Passion Sunday: The
Fifth Sunday of Lent
Because Christ Jesus has made me his own
All three readings this Sunday have to do with
property rights. As mundane as that may sound it is just that which has caused
most wars and violent conflict in human history, from Helen of Troy to two
World Wars, Korea and Vietnam, from the Crusades to most recently the
Israeli-Palestinian conflict. It was the issue which caused our own Civil War
or as some of us call it more accurately, the War between the States. It is
what is at stake in the controversy over gun control and, at least on one side,
the issue concerning abortion. One way or another in most of our most serious
disputes the questions come up “Who owns it?” “Who does it belong to?” “Who
gives you the right to take what is mine?” And we should not forget that God
had to evict Adam and Eve from Paradise.
Obviously this is the source of the violence in
the Gospel today: the Parable of the Wicked Tenants. This is perhaps the most transparent of all of
the parables of Jesus so we can dispense with the allegory. God has planted
Israel, His vineyard, and let it out to his people, or more precisely, to their
leaders who have just attacked Jesus. All God asks is that they should send Him
some of the fruit of the vineyard. God send his servants, the prophets to
collect the fruit but the tenants beat them, cast them out and refuse the owner
His share. Finally, He sends His Son but they cast Him out of the vineyard and
kill Him.
There was not a Jew there that day who did not
know at once what this parable was about. The image of the Vineyard comes from
the Prophet Isaiah: a love song which
God sings to his people but a warning as well: “the vineyard of the LORD of
hosts is the house of Israel, he looked for justice but behold bloodshed”. They
are going to kill the Son because the vineyard is theirs or at least they think
it should be.
And there is not a Christian here today who does
not get it. But we know the sequel of the story.

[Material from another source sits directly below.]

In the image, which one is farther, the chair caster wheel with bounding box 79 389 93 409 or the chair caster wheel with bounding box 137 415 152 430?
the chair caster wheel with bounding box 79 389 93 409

It is what we shall solemnly
celebrate in Holy Week. The tenants will not get the inheritance. Instead God
the Father will stake His claim not just upon Israel but upon the whole world
and He will do so by putting the whole world in the shadow of His Son’s Cross.
By dying and rising on the third day Jesus claims the whole creation for His
Father, including you and me and
everyone, as His property.
So St. Paul says in the Epistle to the
Philippians: “Christ Jesus has made me His own.” Unlike the wicked tenants Paul is willing to
suffer “the loss of all things and count them as refuse.” The word ‘refuse’ is much stronger in the
Greek but polite company forbids me translating it. St. Paul is talking about
all his accomplishments as a Pharisee. Fasting almsgiving, praying are not
enough; God has to stake His claim on Paul by the Sign of the Cross which reads
“Sold.” For we are all bought at price of the blood of Jesus and, although we
lose our property and rights, we gain everything.
The grounds upon which we are the recipients of
God’s grace and blessing is that we belong to him. We have to read the parable
this Sunday along with the Parable of the Laborers, who came to work early, the
third, the sixth, the ninth hour and the eleventh hour. They are all paid the same
wage for “Is it not lawful for me to do what I will with mine own?”
What we celebrate in the Great Week and especially
in the Triduum, the three most holy days of the Year of Christ is that we are a
people whom God has formed for himself, as He says in the reading from Isaiah. “Behold,
I am doing a new thing.” The new Vineyard, the Church, whose very name means
“belonging to the Lord” is born from the
pierced side of Jesus, as St John Chrysostom so eloquently preached. From the side of the Lord there flowed blood
and water, the two sacraments of the Eucharist and Baptism.
From these two
sacraments the Church is born. . . . Christ fashioned the
Church, as he had fashioned Eve from the side of Adam. ‘Bone from
my bone and flesh from my flesh!’
The asceticism of Lent, fasting, abstinence,
self-denial, is only practice for Holy Week. Preparing us to be dispossessed of our property,
our rights, our claims upon God, to prepare us to belong to Him. The stripping
of the altar on Maundy Thursday stripping us of our prerogatives. The absence
of Mass of Good Friday reminding us of loss of all things. Just because we, all
we are and all we have, belongs to the
Father.
But the warning stands. We must present the
fruits to the Father: holiness, good works, new Christians, repentance,
worship, love and obedience or the vineyard will be given to others.